→ **DAFTAR TUGAS**
1. Jawablah pertanyaan berikut berdasarkan teks tentang petani di bawah.
(a) Apa yang diperoleh petani penggarap meskipun tidak memiliki lahan?
(b) Jalan apa yang dilalui saat melintasi negara bagian Iowa?
(c) Berapa panjang rute dari kota Spring Valley menuju Waterloo?
2. Tolong kembalikan bagian teks tentang petani di bawah, dari "Kalau di Indonesia" sampai dengan "digarapnya.", tanpa mengubah satu kata pun.

→ **TEKS YANG DIBERIKAN**

##############################

Kalau di Indonesia disebut petani maka ada beberapa kemungkinan,
antara lain : Pertama, petani kecil yang mempunyai lahan terbatas
dan hasilnya pas-pasan (malah seringkali tekor) buat menyambung
hidup. Kedua, petani penggarap yang tidak memiliki lahan tetapi
memperoleh upah atau pembagian tertentu dari hasil tanah yang
digarapnya.
Ketiga,
petani pemilik tanah yang sama sekali tidak tahu soal-menyoal
pertanian tapi kalau dilapori hasil panennya tidak memuaskan suka
sekali menyalahkan pemerintah, cuaca, hama, penggarap atau
tetangganya yang suka menutup saluran air atau malah membanjiri
sawahnya dengan air.
Agaknya
pemerintah menjadi pihak yang paling enak untuk
disalahkan. Terlebih di era reformasi yang tidak
reform-reform ini, saat mana para oknum pemerintah jadi
kelewat asyik dengan soal-soal besar sehingga soal-soal kecil
menjadi terabaikan. Bisa saja para oknum pemerintah itu tidak
sependapat dengan penilaian ini, tapi siapa yang mendengarkan
teriakan petani-petani kecil yang tak berdaya menerima kenyataan
harga padinya jatuh karena ternyata harga beras impor lebih
murah.
Atau,
petani kecil yang kebingungan memilih pestisida yang asli karena
saking banyaknya pestisida aspal (asli tapi palsu) yang beredar.
Kalau sudah demikian, apa ya masih tega untuk
berhalo-halo di depan petani kecil lalu bicara soal
intensifikasi dan swa-sembada pangan. Alih-alih mikir tentang
ekstensifikasi, mendingan tanahnya dijual buat naik haji.
***
Itulah
negara bagian Iowa yang sore itu saya lintasi dari ujung utara
menuju ke ujung selatan melalui jalan Hwy 63. Rute sepanjang 74
mil (118 km) dari kota Spring Valley menuju Waterloo merupakan
jalur jalan raya yang lurus utara-selatan. Rute ini melintasi
banyak persimpangan jalan-jalan kecil, melewati beberapa kota
kecil yang sepi yang berpopulasi beberapa ribuan saja, selebihnya
adalah areal pertanian dan beberapa areal peternakan.

##############################

→ **DATA YANG DITAMPILKAN**
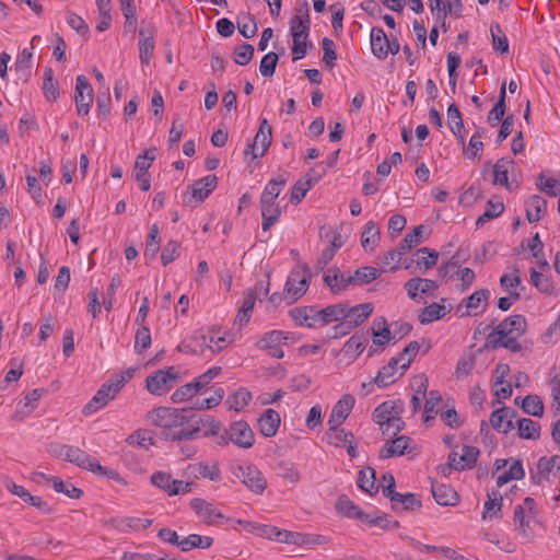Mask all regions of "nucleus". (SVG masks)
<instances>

##############################

→ **JAWABAN PER TUGAS**
1.
(a) Upah atau pembagian tertentu dari hasil tanah yang digarapnya.
(b) Jalan Hwy 63.
(c) 74 mil (118 km).

2.
Kalau di Indonesia disebut petani maka ada beberapa kemungkinan,
antara lain : Pertama, petani kecil yang mempunyai lahan terbatas
dan hasilnya pas-pasan (malah seringkali tekor) buat menyambung
hidup. Kedua, petani penggarap yang tidak memiliki lahan tetapi
memperoleh upah atau pembagian tertentu dari hasil tanah yang
digarapnya.